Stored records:
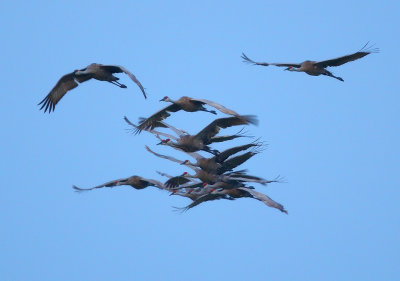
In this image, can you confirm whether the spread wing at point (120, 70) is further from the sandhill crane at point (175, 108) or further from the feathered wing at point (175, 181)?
the feathered wing at point (175, 181)

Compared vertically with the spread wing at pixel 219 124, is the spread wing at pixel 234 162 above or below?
below

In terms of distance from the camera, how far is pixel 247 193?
77.5 ft

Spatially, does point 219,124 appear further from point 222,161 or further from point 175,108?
point 175,108

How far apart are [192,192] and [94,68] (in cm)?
426

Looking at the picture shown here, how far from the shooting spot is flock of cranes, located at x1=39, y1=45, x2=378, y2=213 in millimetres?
22878

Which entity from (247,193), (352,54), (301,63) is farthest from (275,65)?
(247,193)

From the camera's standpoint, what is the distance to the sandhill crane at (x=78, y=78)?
945 inches

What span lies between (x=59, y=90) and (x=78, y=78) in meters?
0.77

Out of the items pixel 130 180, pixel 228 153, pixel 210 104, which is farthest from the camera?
pixel 130 180

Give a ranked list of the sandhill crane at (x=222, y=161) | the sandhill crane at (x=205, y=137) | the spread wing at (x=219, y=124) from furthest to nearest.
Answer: the sandhill crane at (x=222, y=161), the sandhill crane at (x=205, y=137), the spread wing at (x=219, y=124)

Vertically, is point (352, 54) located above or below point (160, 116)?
above

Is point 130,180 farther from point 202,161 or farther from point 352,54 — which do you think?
point 352,54

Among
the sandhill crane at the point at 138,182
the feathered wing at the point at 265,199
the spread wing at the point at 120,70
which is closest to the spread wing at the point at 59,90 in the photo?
the spread wing at the point at 120,70

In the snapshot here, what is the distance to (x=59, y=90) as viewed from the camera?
25484 millimetres
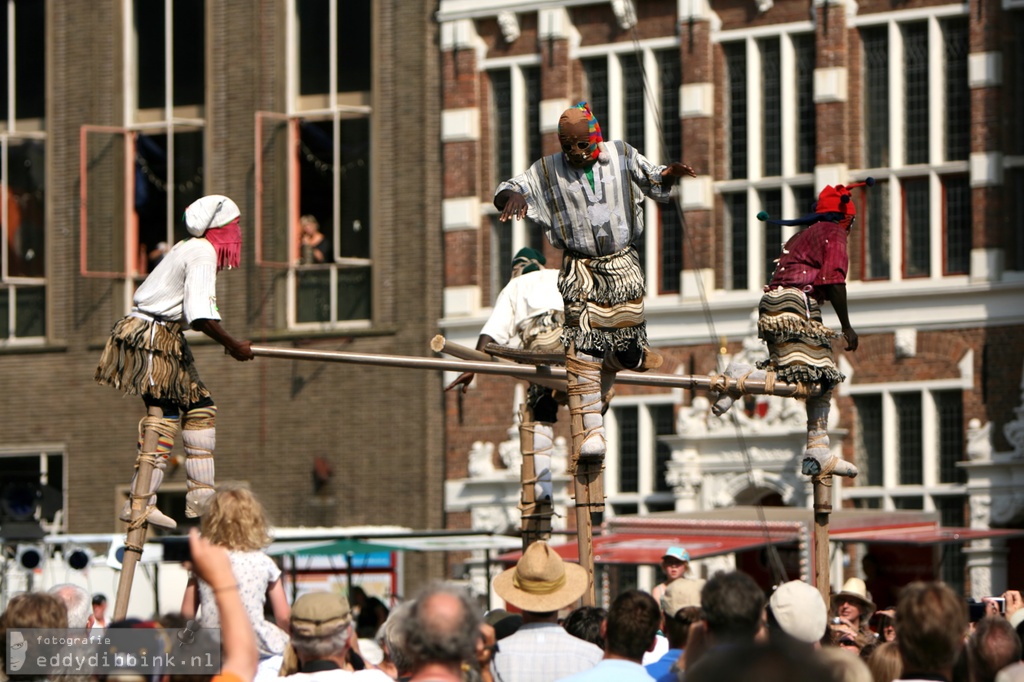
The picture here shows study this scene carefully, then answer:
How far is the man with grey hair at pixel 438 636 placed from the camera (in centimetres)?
553

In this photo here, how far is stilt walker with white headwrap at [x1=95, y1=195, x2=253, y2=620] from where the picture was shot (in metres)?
10.2

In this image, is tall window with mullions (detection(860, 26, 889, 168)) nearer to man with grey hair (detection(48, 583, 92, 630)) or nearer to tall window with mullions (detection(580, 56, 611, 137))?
tall window with mullions (detection(580, 56, 611, 137))

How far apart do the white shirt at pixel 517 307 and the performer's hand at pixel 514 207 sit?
209 cm

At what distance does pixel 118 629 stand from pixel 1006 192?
15.1m

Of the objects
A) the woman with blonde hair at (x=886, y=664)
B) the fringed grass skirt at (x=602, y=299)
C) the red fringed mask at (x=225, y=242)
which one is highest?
the red fringed mask at (x=225, y=242)

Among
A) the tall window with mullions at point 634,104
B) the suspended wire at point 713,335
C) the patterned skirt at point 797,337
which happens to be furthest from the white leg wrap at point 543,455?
the tall window with mullions at point 634,104

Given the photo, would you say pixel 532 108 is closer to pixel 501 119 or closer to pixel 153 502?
pixel 501 119

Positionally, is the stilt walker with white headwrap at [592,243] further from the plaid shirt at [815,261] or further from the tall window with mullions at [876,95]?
the tall window with mullions at [876,95]

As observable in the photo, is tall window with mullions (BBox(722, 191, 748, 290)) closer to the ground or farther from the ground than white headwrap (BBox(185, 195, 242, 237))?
farther from the ground

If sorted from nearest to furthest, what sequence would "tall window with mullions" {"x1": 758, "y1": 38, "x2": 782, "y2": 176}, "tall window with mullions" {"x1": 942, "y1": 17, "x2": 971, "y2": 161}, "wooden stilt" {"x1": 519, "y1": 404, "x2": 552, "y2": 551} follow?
"wooden stilt" {"x1": 519, "y1": 404, "x2": 552, "y2": 551} → "tall window with mullions" {"x1": 942, "y1": 17, "x2": 971, "y2": 161} → "tall window with mullions" {"x1": 758, "y1": 38, "x2": 782, "y2": 176}

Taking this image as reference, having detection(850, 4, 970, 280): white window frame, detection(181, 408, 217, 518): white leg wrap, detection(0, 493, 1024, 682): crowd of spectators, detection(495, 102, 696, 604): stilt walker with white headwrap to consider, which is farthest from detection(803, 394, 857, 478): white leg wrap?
detection(850, 4, 970, 280): white window frame

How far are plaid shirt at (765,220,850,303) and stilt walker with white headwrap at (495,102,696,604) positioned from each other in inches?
35.5

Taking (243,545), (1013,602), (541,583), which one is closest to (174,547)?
(1013,602)

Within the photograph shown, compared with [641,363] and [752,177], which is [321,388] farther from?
[641,363]
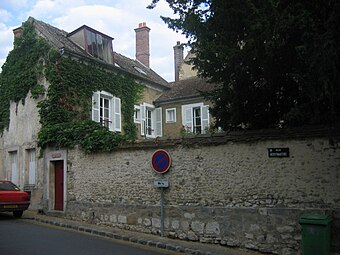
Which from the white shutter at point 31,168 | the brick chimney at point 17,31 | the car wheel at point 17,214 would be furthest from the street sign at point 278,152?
the brick chimney at point 17,31

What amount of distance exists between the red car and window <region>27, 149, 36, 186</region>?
2.41 m

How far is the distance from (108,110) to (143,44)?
1050 centimetres

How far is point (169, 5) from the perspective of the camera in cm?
870

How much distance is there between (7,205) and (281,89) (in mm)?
10238

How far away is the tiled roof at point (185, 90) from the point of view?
21753mm

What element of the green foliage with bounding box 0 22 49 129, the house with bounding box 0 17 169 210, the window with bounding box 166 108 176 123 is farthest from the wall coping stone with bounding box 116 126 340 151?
the window with bounding box 166 108 176 123

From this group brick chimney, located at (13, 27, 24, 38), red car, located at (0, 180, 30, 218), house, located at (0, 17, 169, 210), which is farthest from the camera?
brick chimney, located at (13, 27, 24, 38)

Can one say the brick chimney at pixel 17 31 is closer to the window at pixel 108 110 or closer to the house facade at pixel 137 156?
the house facade at pixel 137 156

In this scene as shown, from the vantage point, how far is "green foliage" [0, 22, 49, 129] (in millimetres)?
17166

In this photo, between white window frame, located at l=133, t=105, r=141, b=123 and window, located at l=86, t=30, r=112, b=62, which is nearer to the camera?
window, located at l=86, t=30, r=112, b=62

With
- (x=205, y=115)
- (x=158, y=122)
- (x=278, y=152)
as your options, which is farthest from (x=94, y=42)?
(x=278, y=152)

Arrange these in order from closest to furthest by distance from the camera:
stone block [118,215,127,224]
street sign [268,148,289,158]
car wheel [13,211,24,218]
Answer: street sign [268,148,289,158] → stone block [118,215,127,224] → car wheel [13,211,24,218]

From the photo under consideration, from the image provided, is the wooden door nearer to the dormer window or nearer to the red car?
the red car

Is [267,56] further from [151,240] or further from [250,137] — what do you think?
[151,240]
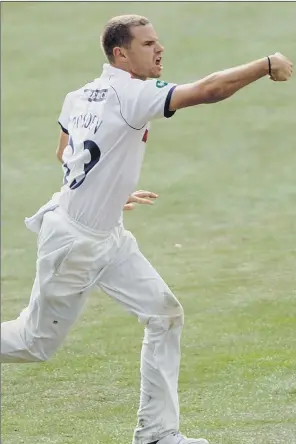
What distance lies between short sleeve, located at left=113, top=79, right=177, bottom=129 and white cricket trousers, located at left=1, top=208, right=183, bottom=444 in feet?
2.32

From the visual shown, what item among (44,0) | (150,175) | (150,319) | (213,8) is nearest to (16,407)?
(150,319)

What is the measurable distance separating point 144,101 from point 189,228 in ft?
18.3

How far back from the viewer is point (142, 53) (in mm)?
6555

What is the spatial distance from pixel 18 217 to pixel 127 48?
599 centimetres

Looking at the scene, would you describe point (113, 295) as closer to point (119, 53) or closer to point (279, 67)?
point (119, 53)

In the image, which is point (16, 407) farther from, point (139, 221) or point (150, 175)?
point (150, 175)

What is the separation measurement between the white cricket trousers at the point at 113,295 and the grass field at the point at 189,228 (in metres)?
0.39

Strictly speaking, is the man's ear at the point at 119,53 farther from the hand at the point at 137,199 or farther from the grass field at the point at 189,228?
the grass field at the point at 189,228

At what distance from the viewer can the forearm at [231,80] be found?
5.86 metres

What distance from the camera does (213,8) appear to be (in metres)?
19.4

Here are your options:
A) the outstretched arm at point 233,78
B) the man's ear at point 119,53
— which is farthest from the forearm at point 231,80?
Answer: the man's ear at point 119,53

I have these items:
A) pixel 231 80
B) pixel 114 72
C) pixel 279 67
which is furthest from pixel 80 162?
pixel 279 67

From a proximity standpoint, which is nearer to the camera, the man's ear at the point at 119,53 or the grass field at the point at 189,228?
the man's ear at the point at 119,53

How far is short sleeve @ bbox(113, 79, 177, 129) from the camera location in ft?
19.9
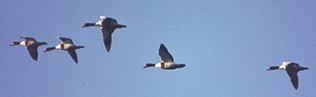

> **Objective**
Pull out each line of the items above that contains the string "fringed", matching case exactly.

> **Full output**
B) the fringed grass skirt at (x=602, y=299)
C) the red fringed mask at (x=225, y=242)
the red fringed mask at (x=225, y=242)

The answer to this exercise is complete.